COUR D'APPEL D'AIX-EN-PROVENCE

Chambre 4-6

ARRÊT AU FOND

DU 20 DECEMBRE 2024

N° 2024/ 350

Rôle N° RG 21/00383 - N° Portalis DBVB-V-B7F-BGYI5

S.A.S. CIREME SUD

C/

[J] [O]

Copie exécutoire délivrée

le : 20/12/2024

à :

Me Aurélie BABOLAT, avocat au barreau de LYON

Me Patrick GIOVANNANGELI de l'AARPI GIOVANNANGELI COLAS, avocat au barreau de DRAGUIGNAN

Décision déférée à la Cour :

Jugement du Conseil de Prud'hommes - Formation paritaire de DRAGUIGNAN en date du 17 Décembre 2020 enregistré(e) au répertoire général sous le n° F19/00076.

APPELANTE

S.A.S. CIREME SUD, demeurant [Adresse 2]

représentée par Me Aurélie BABOLAT, avocat au barreau de LYON

INTIME

Monsieur [J] [O], demeurant [Adresse 1]

représenté par Me Patrick GIOVANNANGELI de l'AARPI GIOVANNANGELI COLAS, avocat au barreau de DRAGUIGNAN

*-*-*-*-*

COMPOSITION DE LA COUR

L'affaire a été débattue le 07 Novembre 2024, en audience publique, les avocats ne s'y étant pas opposés, devant Madame Ursula BOURDON-PICQUOIN, Conseiller, chargé du rapport, qui a fait un rapport oral à l'audience, avant les plaidoiries.

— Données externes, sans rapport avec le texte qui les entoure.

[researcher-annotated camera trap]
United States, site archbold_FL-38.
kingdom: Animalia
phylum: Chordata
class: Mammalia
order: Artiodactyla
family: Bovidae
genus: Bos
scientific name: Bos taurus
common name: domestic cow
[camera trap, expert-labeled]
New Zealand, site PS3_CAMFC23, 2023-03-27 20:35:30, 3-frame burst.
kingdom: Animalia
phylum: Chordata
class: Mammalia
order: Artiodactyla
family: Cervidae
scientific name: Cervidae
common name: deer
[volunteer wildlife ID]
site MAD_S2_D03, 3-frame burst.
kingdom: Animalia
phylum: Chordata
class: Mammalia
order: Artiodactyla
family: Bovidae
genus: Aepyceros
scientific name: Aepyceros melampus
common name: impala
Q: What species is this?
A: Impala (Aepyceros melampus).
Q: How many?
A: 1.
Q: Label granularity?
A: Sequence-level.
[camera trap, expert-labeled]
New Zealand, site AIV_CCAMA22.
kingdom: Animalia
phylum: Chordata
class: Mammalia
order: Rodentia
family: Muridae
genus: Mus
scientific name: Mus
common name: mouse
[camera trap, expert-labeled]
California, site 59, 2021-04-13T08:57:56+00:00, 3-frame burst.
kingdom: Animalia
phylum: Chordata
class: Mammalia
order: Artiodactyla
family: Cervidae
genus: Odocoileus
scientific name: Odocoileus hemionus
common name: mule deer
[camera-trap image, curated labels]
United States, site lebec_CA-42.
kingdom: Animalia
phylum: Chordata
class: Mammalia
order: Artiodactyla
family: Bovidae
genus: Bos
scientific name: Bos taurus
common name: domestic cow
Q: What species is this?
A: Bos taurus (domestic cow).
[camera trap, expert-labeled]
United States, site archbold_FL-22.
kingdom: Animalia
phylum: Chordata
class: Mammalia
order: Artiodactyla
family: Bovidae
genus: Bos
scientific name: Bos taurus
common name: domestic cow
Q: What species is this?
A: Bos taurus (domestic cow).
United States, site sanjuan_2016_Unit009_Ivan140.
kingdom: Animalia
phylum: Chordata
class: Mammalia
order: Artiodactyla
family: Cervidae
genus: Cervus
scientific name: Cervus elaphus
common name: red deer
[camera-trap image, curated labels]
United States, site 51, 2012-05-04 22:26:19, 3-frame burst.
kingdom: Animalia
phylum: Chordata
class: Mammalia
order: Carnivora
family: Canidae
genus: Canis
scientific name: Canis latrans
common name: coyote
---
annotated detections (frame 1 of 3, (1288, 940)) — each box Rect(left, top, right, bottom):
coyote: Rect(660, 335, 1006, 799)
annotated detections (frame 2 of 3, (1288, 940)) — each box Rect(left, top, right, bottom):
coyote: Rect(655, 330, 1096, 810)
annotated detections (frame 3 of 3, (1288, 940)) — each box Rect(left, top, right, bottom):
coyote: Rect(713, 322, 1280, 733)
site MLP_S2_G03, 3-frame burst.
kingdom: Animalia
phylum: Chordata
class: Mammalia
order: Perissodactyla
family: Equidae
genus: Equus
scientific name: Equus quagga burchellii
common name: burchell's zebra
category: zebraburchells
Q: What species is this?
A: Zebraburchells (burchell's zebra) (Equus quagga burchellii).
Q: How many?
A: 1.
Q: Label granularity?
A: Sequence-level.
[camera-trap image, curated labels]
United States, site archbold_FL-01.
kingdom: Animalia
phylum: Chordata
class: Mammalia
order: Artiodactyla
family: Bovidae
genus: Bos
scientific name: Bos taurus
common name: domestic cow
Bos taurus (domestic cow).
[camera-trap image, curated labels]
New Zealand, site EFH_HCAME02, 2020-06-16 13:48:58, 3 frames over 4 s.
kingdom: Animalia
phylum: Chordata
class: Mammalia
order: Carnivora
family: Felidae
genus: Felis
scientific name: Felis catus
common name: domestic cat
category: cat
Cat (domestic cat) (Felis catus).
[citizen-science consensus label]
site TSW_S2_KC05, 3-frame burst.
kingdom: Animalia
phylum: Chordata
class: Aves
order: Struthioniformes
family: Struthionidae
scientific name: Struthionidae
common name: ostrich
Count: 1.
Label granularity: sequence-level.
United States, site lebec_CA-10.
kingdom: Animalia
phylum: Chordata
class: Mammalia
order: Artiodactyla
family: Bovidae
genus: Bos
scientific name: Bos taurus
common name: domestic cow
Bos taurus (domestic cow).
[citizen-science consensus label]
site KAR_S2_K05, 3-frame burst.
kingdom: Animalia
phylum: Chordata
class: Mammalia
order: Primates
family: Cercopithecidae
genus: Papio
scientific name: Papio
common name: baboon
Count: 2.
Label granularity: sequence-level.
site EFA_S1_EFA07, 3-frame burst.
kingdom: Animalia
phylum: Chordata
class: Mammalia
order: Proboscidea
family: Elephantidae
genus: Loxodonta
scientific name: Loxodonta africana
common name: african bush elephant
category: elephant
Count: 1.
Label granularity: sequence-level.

Ce magistrat a rendu compte des plaidoiries dans le délibéré de la cour, composée de :

Monsieur Pascal MATHIS, Président de chambre

Madame Ursula BOURDON-PICQUOIN, Conseiller

Madame Raphaelle BOVE, Conseiller

Greffier lors des débats : Mme Suzie BRETER.

Les parties ont été avisées que le prononcé de la décision aurait lieu par mise à disposition au greffe le 20 Décembre 2024.

ARRÊT

Contradictoire,

Prononcé par mise à disposition au greffe le 20 Décembre 2024

Signé par Monsieur Pascal MATHIS, Président de chambre et Mme Suzie BRETER, Greffier, auquel la minute de la décision a été remise par le magistrat signataire.

***

M. [J] [O] a été embauché par la société Cireme Sud par contrat à durée indéterminée à compter du 16 mars 2016 en qualité de man'uvre en échafaudages. Par courrier du 9 octobre 2018, il a été convoqué à un entretien préalable en vue d'une sanction pouvant aller jusqu'au licenciement prévu le 19 octobre 2018 et mis à pied à titre conservatoire. Le 24 octobre 2018, il a été licencié pour faute grave dans ces termes :

'Lors de la journée du 4 octobre 2018, votre responsable hiérarchique Monsieur [A] vous a demandé de bien vouloir faire attention à l'utilisation du camion.

La transmission de cette consigne qui n'avait valeur que d'une simple information vous a conduit à adopter un comportement inadmissible.

En effet, devant témoins, vous avez agressé physiquement votre responsable en lui assénant un coup de tête suivi d'une tentative d'étranglement.

Si d'autres membres du personnel n'étaient pas intervenus pour vous faire lâcher prise sur Monsieur [A], il est fort probable que des événements dramatiques auraient pu se produire.

En agissant de la sorte, vous avez volontairement méconnu vos obligations contractuelles.

Une telle attitude tendant à vous imposer physiquement auprès de votre responsable en le frappant n'est pas tolérable.

Nous ne pouvons admettre que les salariés usent de la violence dans notre entreprise.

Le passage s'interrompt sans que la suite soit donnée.